Notice of Pre-AIA or AIA Status
The present application, filed on or after March 16, 2013, is being examined under the first inventor to file provisions of the AIA .
Priority
This application currently names joint inventors. In considering patentability of the claims the examiner presumes that the subject matter of the various claims was commonly owned as of the effective filing date of the claimed invention(s) absent any evidence to the contrary. Applicant is advised of the obligation under 37 CFR 1.56 to point out the inventor and effective filing dates of each claim that was not commonly owned as of the effective filing date of the later invention in order for the examiner to consider the applicability of 35 U.S.C. 102(b)(2)(C) for any potential 35 U.S.C. 102(a)(2) prior art against the later invention.
Claim Rejections - 35 USC § 102
In the event the determination of the status of the application as subject to AIA 35 U.S.C. 102 and 103 (or as subject to pre-AIA 35 U.S.C. 102 and 103) is incorrect, any correction of the statutory basis (i.e., changing from AIA to pre-AIA ) for the rejection will not be considered a new ground of rejection if the prior art relied upon, and the rationale supporting the rejection, would be the same under either status.

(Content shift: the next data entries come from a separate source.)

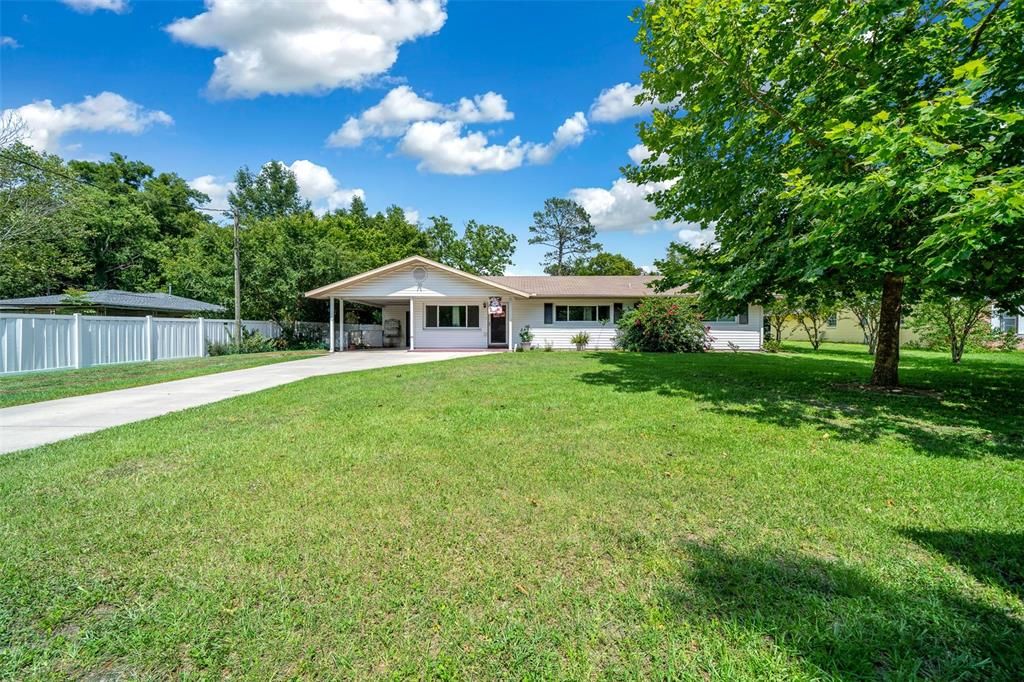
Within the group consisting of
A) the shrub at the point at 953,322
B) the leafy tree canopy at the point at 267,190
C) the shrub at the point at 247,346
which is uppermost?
the leafy tree canopy at the point at 267,190

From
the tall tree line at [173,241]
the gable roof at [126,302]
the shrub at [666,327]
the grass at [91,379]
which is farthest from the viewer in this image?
→ the tall tree line at [173,241]

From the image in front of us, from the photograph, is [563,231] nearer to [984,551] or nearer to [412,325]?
[412,325]

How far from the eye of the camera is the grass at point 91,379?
791cm

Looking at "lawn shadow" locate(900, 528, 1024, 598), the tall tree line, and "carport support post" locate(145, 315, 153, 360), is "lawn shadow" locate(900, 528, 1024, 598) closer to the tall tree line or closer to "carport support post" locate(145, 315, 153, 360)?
"carport support post" locate(145, 315, 153, 360)

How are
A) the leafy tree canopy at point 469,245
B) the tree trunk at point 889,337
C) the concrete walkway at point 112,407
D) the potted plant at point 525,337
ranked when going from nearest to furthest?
the concrete walkway at point 112,407 < the tree trunk at point 889,337 < the potted plant at point 525,337 < the leafy tree canopy at point 469,245

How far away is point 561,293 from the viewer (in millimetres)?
20375

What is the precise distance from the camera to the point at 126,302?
766 inches

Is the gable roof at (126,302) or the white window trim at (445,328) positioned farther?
the white window trim at (445,328)

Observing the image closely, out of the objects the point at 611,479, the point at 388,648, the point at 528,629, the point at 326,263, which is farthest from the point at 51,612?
the point at 326,263

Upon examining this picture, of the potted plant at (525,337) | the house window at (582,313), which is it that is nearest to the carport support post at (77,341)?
the potted plant at (525,337)

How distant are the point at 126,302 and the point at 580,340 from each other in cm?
2021

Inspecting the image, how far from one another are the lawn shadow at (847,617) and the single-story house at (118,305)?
76.9 ft

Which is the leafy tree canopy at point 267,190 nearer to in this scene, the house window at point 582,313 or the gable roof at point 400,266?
the gable roof at point 400,266

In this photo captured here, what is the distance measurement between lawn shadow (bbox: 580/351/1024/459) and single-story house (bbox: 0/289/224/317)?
67.0ft
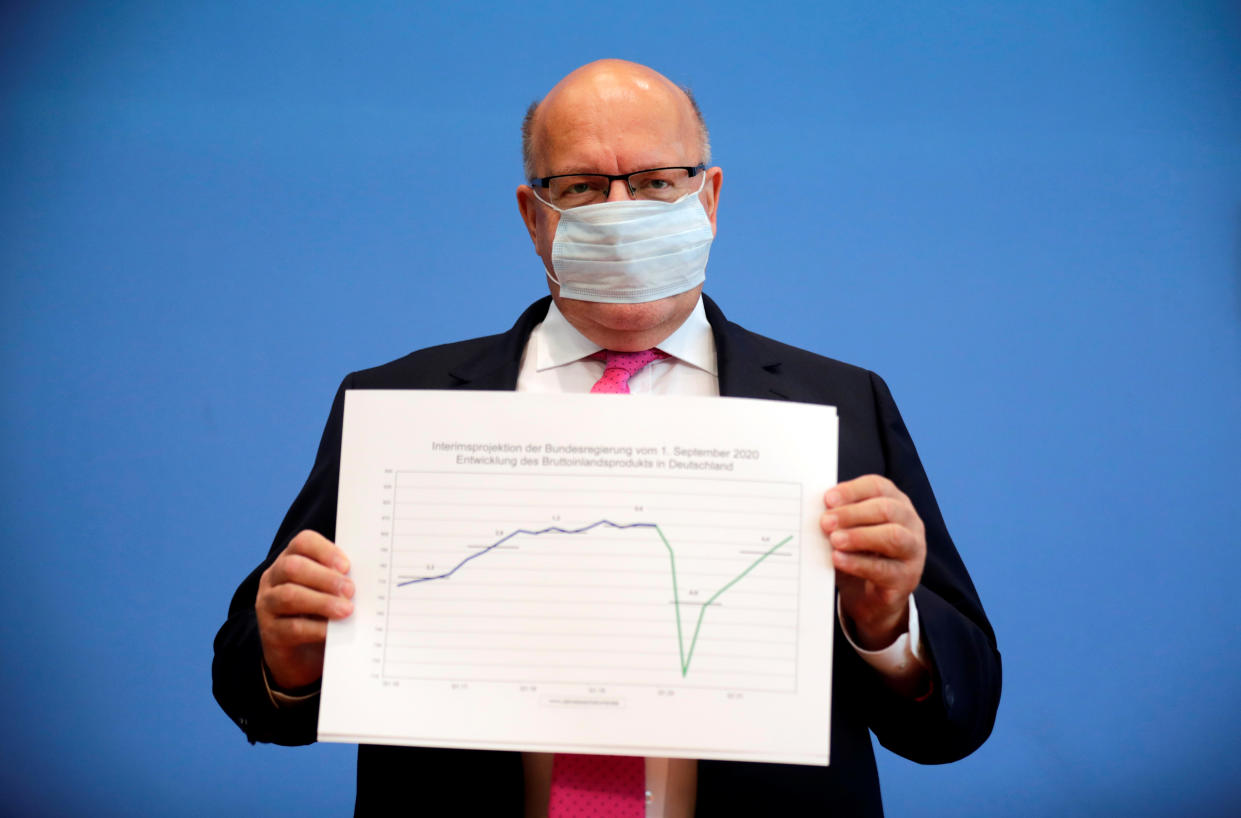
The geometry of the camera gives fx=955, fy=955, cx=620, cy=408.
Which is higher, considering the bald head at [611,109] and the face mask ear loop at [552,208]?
the bald head at [611,109]

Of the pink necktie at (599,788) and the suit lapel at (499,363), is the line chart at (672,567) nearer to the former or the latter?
the pink necktie at (599,788)

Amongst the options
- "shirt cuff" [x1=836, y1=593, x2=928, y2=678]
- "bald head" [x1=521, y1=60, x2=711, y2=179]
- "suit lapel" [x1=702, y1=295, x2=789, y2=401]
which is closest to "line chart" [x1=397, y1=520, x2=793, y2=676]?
"shirt cuff" [x1=836, y1=593, x2=928, y2=678]

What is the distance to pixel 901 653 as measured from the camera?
1166mm

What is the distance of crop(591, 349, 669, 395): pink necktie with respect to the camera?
4.79ft

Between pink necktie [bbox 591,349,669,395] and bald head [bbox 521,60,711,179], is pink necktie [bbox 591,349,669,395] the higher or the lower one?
the lower one

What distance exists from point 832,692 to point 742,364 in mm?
496

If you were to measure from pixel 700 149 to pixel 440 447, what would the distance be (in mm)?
734

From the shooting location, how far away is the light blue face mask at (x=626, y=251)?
1427mm

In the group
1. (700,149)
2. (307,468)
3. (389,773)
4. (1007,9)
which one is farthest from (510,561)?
(1007,9)

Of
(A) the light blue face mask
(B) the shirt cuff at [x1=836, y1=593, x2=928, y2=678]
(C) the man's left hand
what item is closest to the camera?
(C) the man's left hand

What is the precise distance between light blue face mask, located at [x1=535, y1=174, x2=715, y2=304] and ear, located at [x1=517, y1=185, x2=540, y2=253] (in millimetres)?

The following is a quotation of the appropriate paragraphs of 35 U.S.C. 102 that form the basis for the rejections under this section made in this Office action:
A person shall be entitled to a patent unless –
(a)(1) the claimed invention was patented, described in a printed publication, or in public use, on sale, or otherwise available to the public before the effective filing date of the claimed invention.

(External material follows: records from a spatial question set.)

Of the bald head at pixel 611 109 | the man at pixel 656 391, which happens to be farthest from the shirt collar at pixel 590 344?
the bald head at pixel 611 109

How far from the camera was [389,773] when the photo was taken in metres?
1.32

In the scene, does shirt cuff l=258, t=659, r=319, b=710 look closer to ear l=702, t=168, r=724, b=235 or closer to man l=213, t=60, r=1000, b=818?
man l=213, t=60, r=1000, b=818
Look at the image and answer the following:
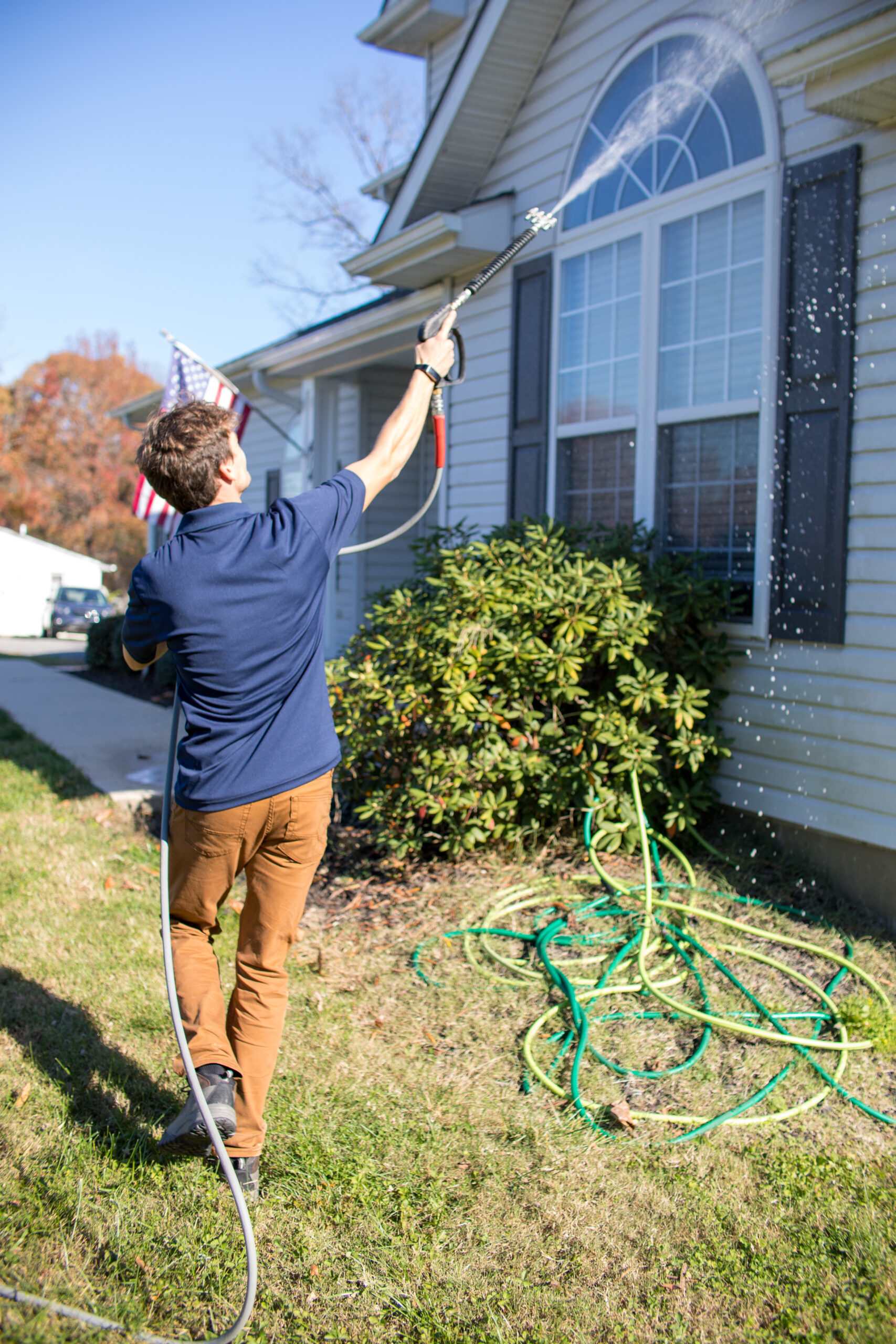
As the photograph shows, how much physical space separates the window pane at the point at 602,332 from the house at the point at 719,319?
0.05ft

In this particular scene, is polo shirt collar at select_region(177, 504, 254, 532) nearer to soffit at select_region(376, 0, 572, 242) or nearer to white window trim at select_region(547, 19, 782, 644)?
white window trim at select_region(547, 19, 782, 644)

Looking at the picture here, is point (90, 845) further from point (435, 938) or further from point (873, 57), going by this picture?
point (873, 57)

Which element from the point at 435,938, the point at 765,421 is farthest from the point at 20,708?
the point at 765,421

Claim(s) 1-4, 6 and 17-19 is/are rejected under 35 U.S.C. 102(a)(1) as being anticipated by US 2016/0163048 A1 to Yee et al., hereinafter, “Yee”.
Claim 1. Yee teaches A method comprising: [Abstract] the computer system segments the colon into subsegments based on an articulated object model that fits a tortuosity of the colon along a centerline of the colon, where the articulated object model, FIG. 38
[0017] Another embodiment provides a method, which may be performed by the computer system.
receiving patient imaging comprising one or more voxels; [0169] process the CTC case images to extract a 3D model of the colon lumen Examiner understands 3D to be voxels.
determining a lumen indicator based on the patient imaging; [0071] identify landmarks or reference objects in the data (such as anatomical features)
[0169] process the CTC case images to extract a 3D model of the colon lumen
representing the one or more voxels within a distance of the lumen indicator as one or more feature vectors; [0181] each voxel looks at the neighboring voxels above and below its current y position… to complete the colon lumen, [0182]
[0188] given a centerline and for any point on the centerline, define both a forward direction vector using this point, and its next neighbor point, and a backward direction vector using this point …Examiner understands the centerline to be the centerline of the colon lumen.
[0213] Table 4 presents values of the pre-specified distance from the centerline (D) in different segments of the colon… Examiner interprets values to be feature vectors.
generating, based on the one or more feature vectors, a cluster comprising at least one of the one or move voxels; [0071] … identify 3D objects in the data (such as the colon and, more generally, groups of voxels).
[0122] the DICOM image object may be processed to identify different tissue classes (such as organ segments, vessels, etc.) as binary 3D collections of voxels based on the voxel values... Examiner interprets voxel values to be feature vectors.
binarizing the cluster into one or more groups based on a threshold value; [0122] the DICOM image object may be processed to identify different tissue classes (such as organ segments, vessels, etc.) as binary 3D collections of voxels based on the voxel values..., [0123]
and generating a bowel segment model based at least on the cluster. [0122] the DICOM image object may be processed to identify different tissue classes (such as organ segments, vessels, etc.) as binary 3D collections of voxels based on the voxel values...
[0125] using the organ binary mask a ray-casting technique can be applied to generate a volume image of the organ of interest, such as the liver or another solid organ. Examiner understands the organ binary mask to be the binary image defining the shape of organ and understands the organ of interest or another solid organ to be the lumen (bowel).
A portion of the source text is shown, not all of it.